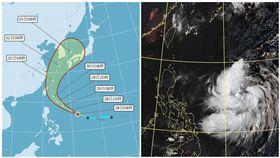 米塔颱風/中央氣象局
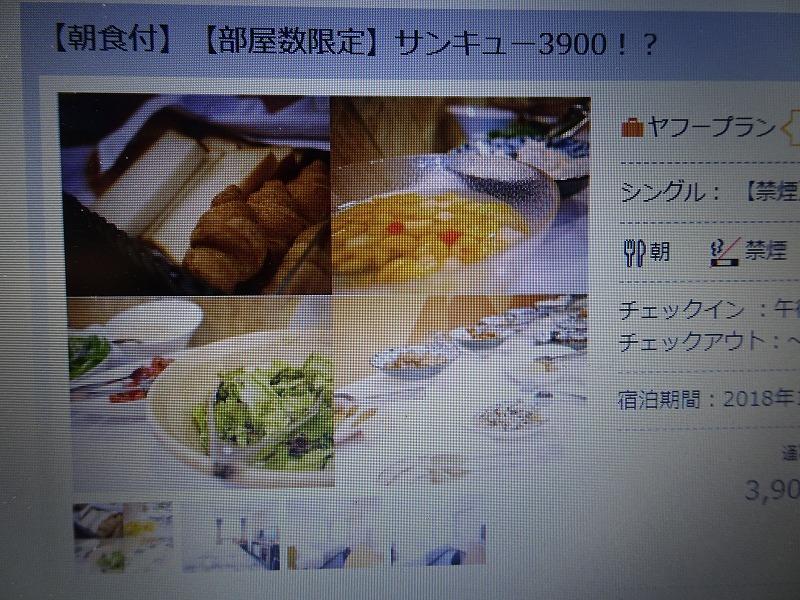 DSC09246.jpg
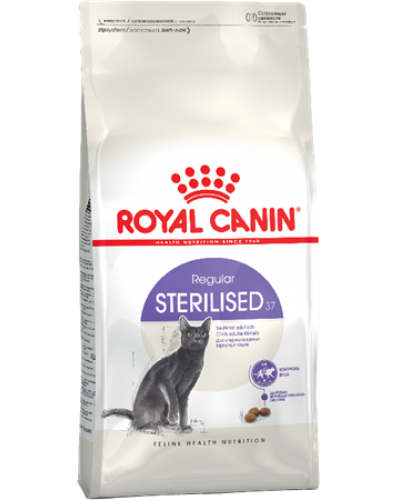 Сухой корм Royal Canin Sterilised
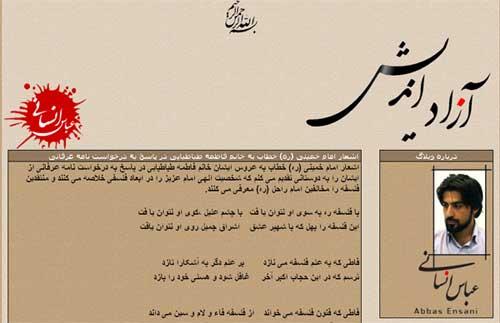 وبلاگ عباس انسانی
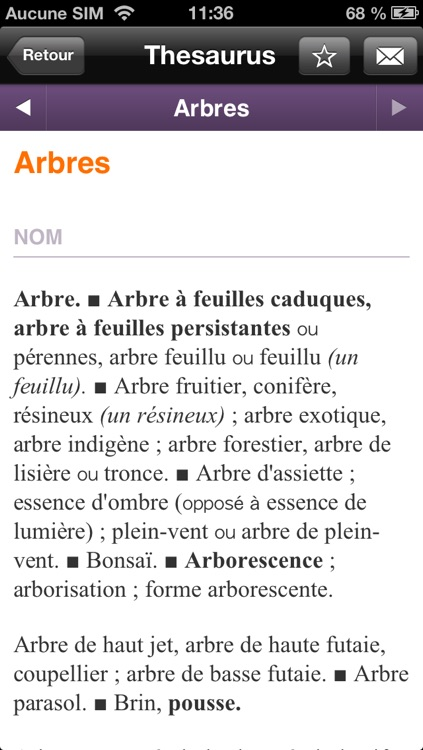 Dictionnaire illustré Larousse screenshot-4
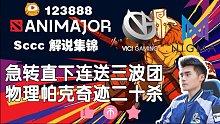 Sccc解说 VG-Nigma 【ANIMAJOR】外卡局二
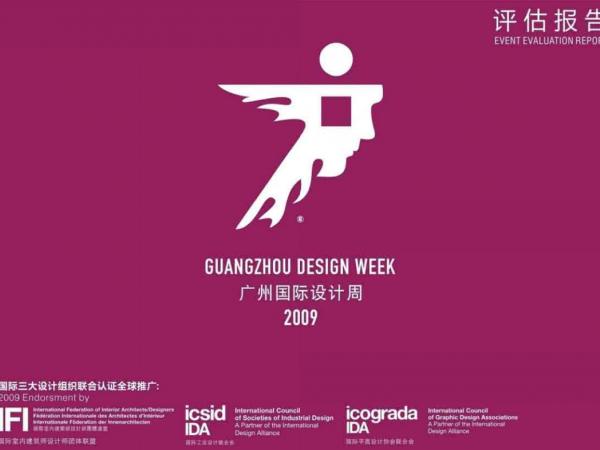 2009广州设计周展会评估报告
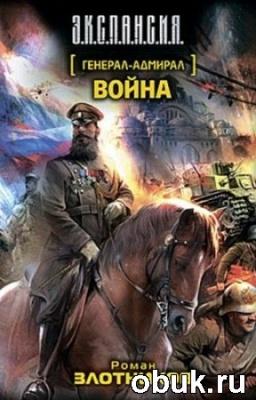Аудиокнига Роман Злотников - Генерал-адмирал. Война (аудиокнига)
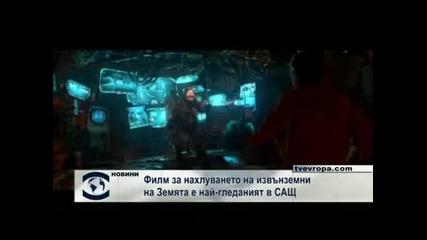 Филм за нахлуването на извънземни е най-гледаният в САЩ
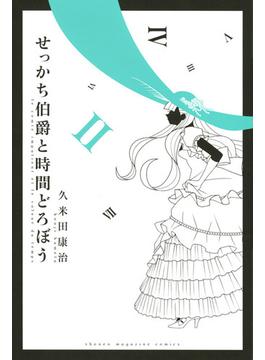 せっかち伯爵と時間どろぼう 2(少年マガジンKC)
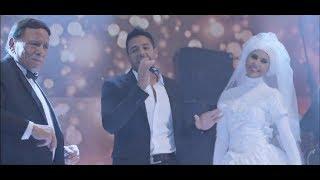 رقص الزعيم عادل إمام على أنغام محمد حماقي في فرح ابنته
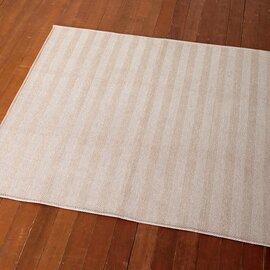スミノエ|洗えるラグ リペコ〈床暖対応〉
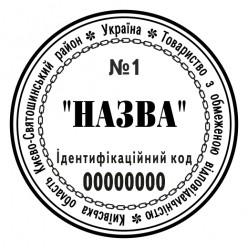 """Печать дополнительная """"НОМЕРНАЯ №1"""" Jj_pr40_1_4"""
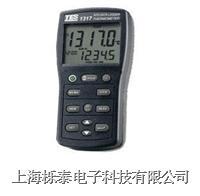 双路白金电阻温度表TES1318 TES-1318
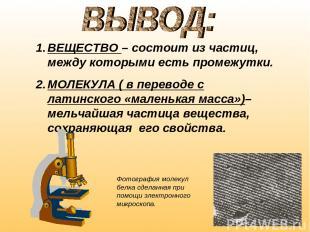 ВЕЩЕСТВО – состоит из частиц, между которыми есть промежутки. МОЛЕКУЛА ( в перев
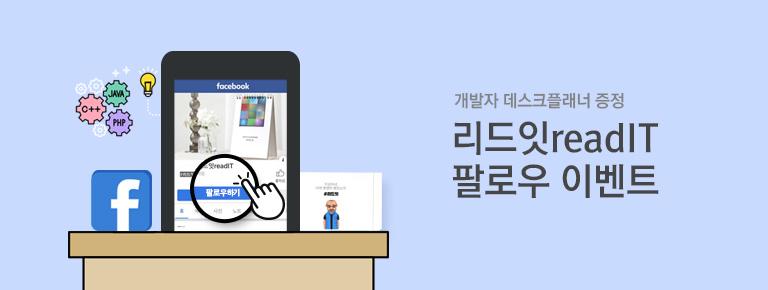 컴퓨터/IT 공식 SNS 페이스북 리드잇 페이지 팔로우 이벤트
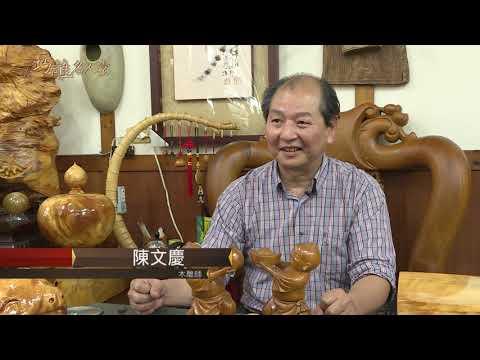 三義巧雕名人堂-木雕師 陳文慶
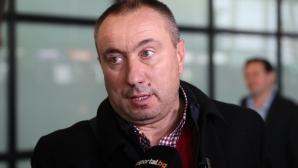 Станимир Стоилов и Цанко Цветанов се прибраха в България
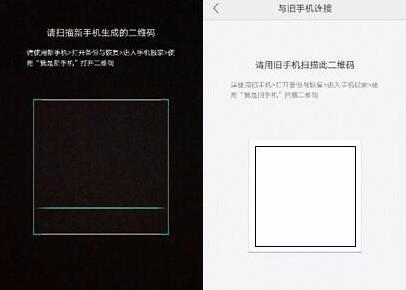 《手机搬家》扫二维码方法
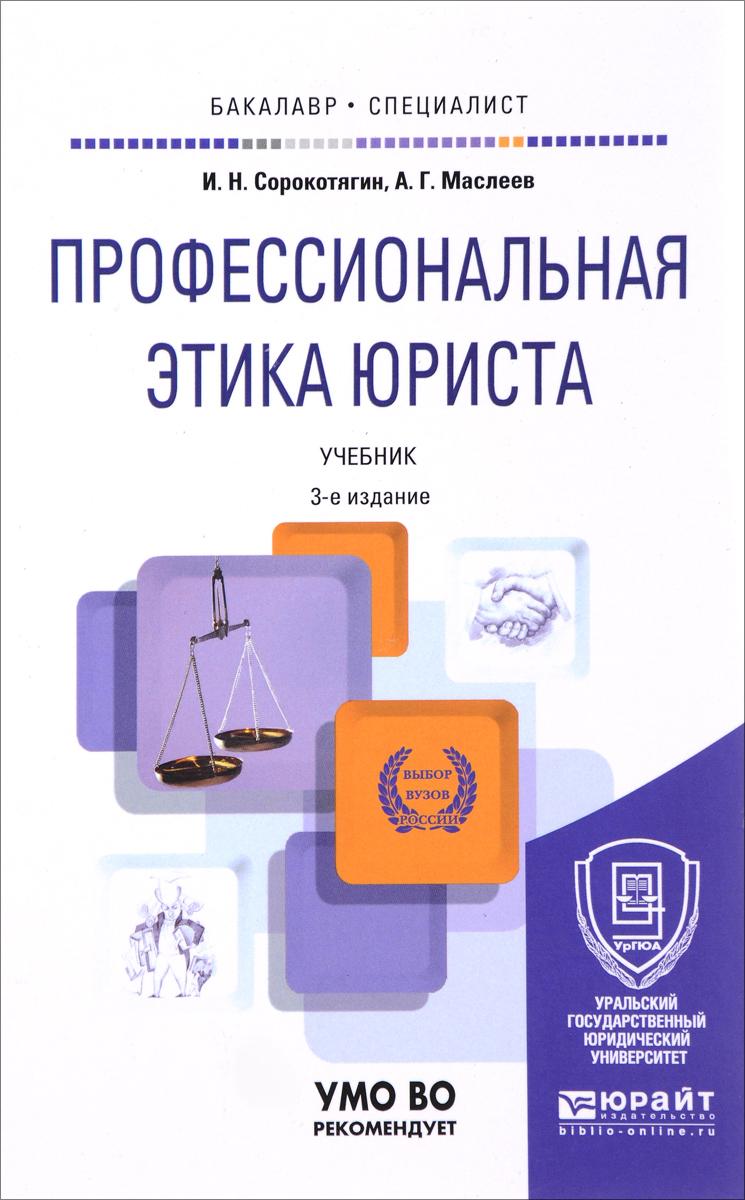Профессиональная этика юриста. Учебник для бакалавриата и специалитета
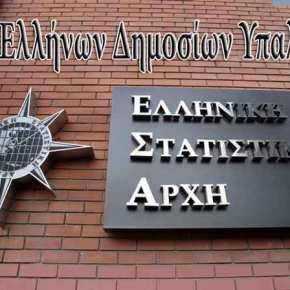 Βόμβα από ΕΣΤΑΤ : Οι Έλληνες δουλεύουν επτά μήνες ως «εθελοντές» για να πληρώνει το κράτος τον δημόσιος τομέα και τις δαπάνες του – Αυτό θα πειδουλεία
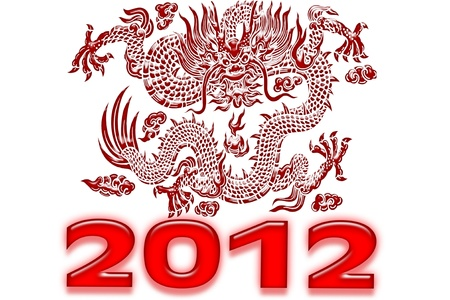 dragon art of 2012 Stock Photo - 10709808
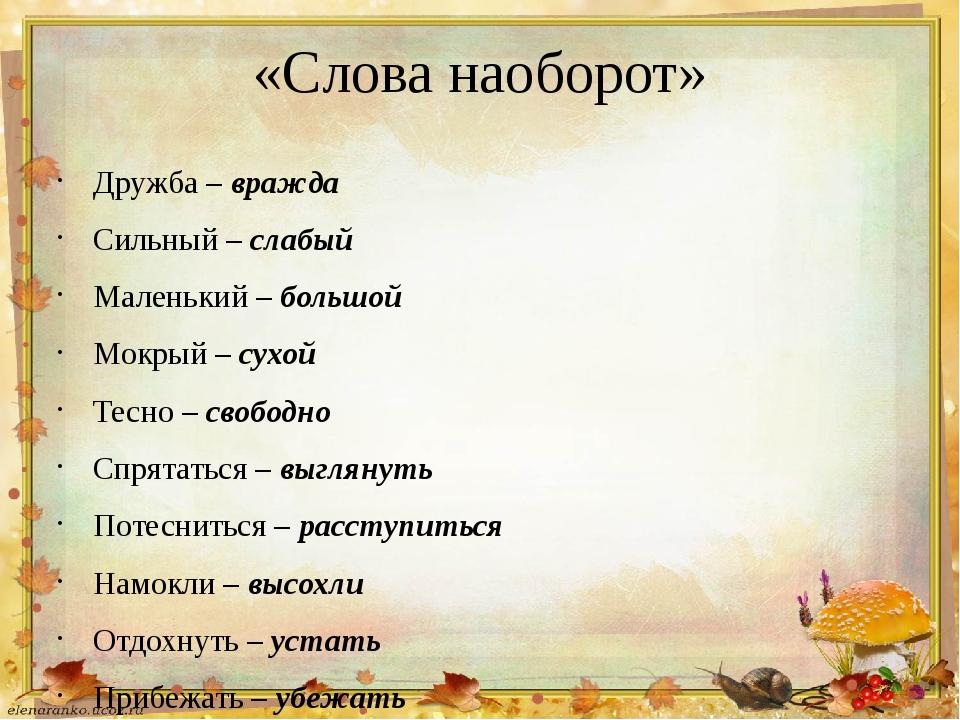 «Слова наоборот» Дружба – вражда Сильный – слабый Маленький – большой Мокрый...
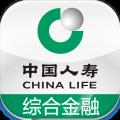 中国人寿综合金融app icon图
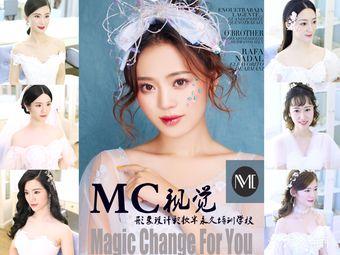MC视觉化妆造型培训学校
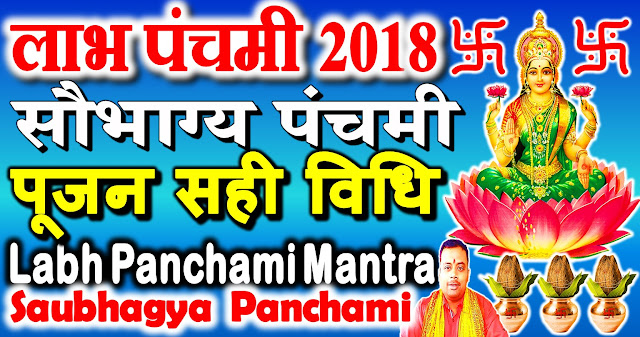 Saubhagya Panchami puja vidhi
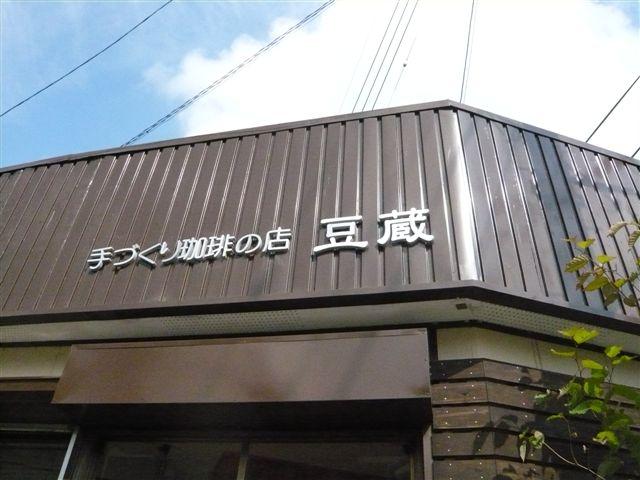 服部マジック、豆蔵 編_b0137969_2175730.jpg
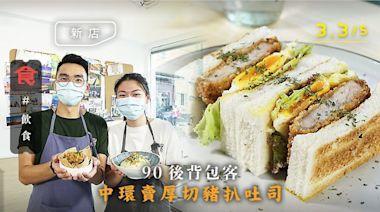 中環美食|90後背包客開台式fusion餐廳 $78鹽酥雞配蝦醬伴泰式米粉+香蕉糯米窩夫 | 蘋果日報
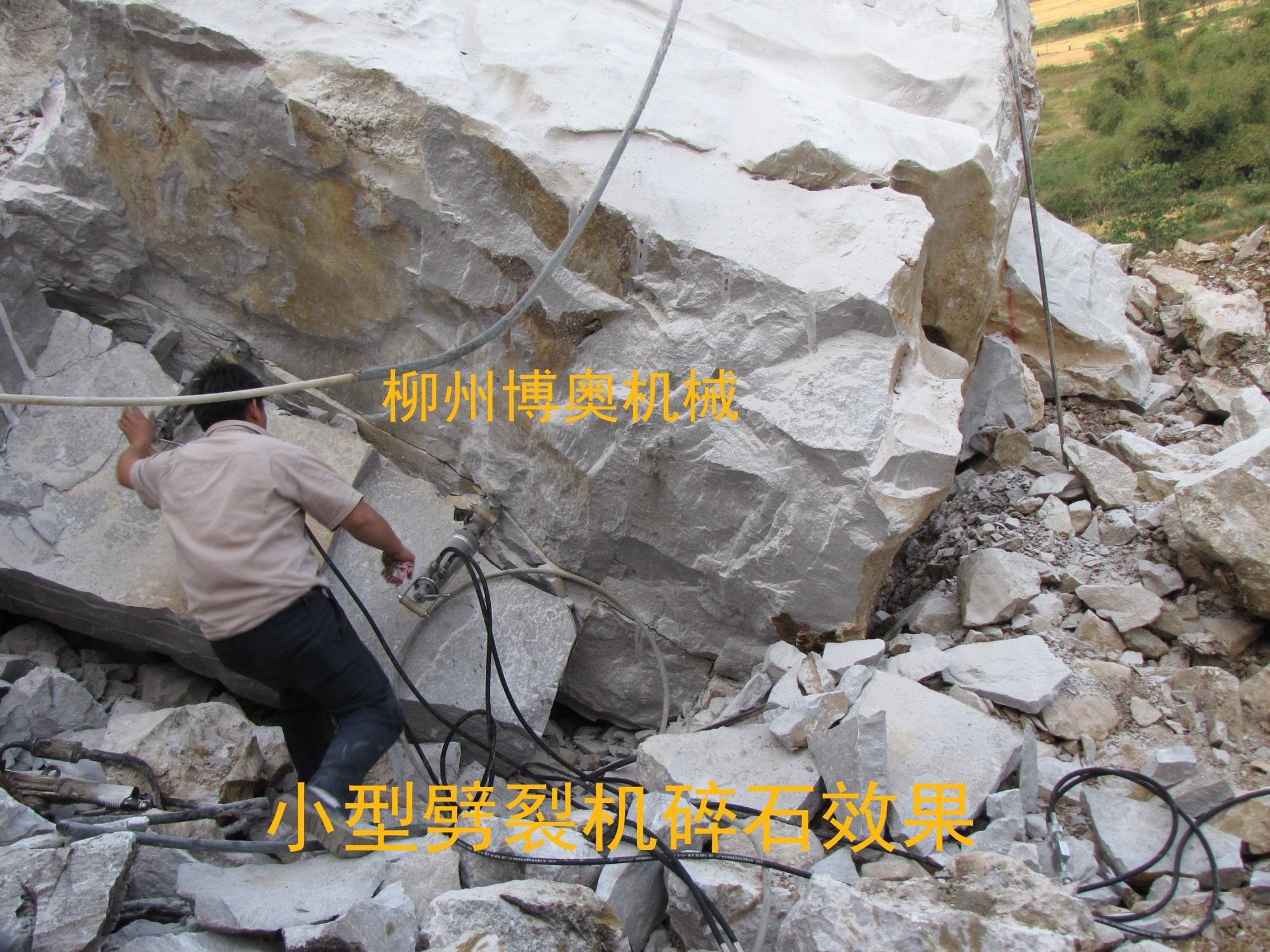 大块岩石分裂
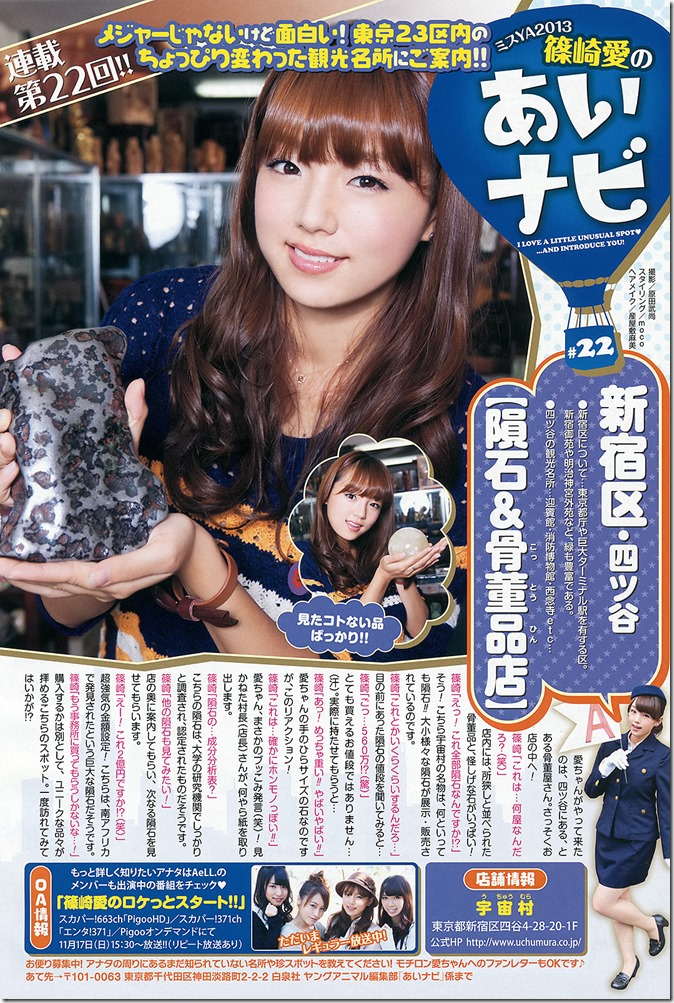 Young Animal no.22 November 22 2013 (10)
⁂
● **EXERCISE DESCRIPTION**
The answer should contain only the lines from the start of the records above through the line with "Аудиокнига Роман Злотников", copied exactly, and no pictures.

● **OUTPUT FOR THIS EXERCISE**
 米塔颱風/中央氣象局
 DSC09246.jpg
 Сухой корм Royal Canin Sterilised
 وبلاگ عباس انسانی
 Dictionnaire illustré Larousse screenshot-4
 Sccc解说 VG-Nigma 【ANIMAJOR】外卡局二
 2009广州设计周展会评估报告
Аудиокнига Роман Злотников - Генерал-адмирал. Война (аудиокнига)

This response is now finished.